What are the proposed amendment's flaws? Let's look at them:
1. A zero deficit is not necessarily the goal of fiscal policy. No matter how much or little one might be a Keynesian, it is axiomatic that revenues fall during recessions and government spending rises (at least as long as some degree of income protection exists). It is even likely that government will want to continue intentionally increasing spending during periods of downturn.
2. The definition of what constitutes the budget is not set in concrete. (I remember being financial editor of this newspaper when for the first time Social Security was incorporated into the budget.) Over the years, Congress has shown great facility for taking items ''off budget.'' With an amendment in force, the attraction of such accounting gimmicks would only increase.
3. The US government has no capital budget.
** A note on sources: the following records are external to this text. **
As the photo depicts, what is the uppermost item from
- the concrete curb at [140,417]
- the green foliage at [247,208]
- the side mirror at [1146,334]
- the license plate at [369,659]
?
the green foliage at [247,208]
A comparison is sometimes made with states, most of whose constitutions require a balanced budget. But states and localities float bond issues for capital projects, which are paid for over 20 or 30 years. Only the current paydown of debt counts as an expenditure.
Without the federal government resorting to a capital budget, one can see that some deficit spending is in the nature of capital projects, which benefit the same future taxpayers inheriting the debt. The problem in recent years, particularly during the Reagan-Bush period of an executive and legislative mismatch, was that too much of the deficit only served to bolster consumer spending and did not provide for an increase in either physical capital or human capital in the form of better education.
4. The Constitution remains a simple document. Its brevity served to set up the three branches of government and to define the federal relationship to the states. Most of the amendments, beginning with the Bill of Rights, have to do with federal guarantees of individual rights or with modifying elements dealt with in 1787 (such as the presidential succession or the direct election of senators). As important as fiscal responsibility is, the introduction of any language that would be a sufficient guide to
the federal courts in issues that would arise out of a balanced-budget amendment has no abiding place in the Constitution.
If Congress is serious about fiscal responsibility, well and good. Difficult choices must be made in the next few years to get the budget in reasonable balance. But that is what we think we have elected our Congress to do. Given the present mood of the country to get on with meaningful reform, we need to face the difficult choices that will have to be made. Hiding behind the easily pierced papier-mache of a balanced-budget amendment won't do the job for us.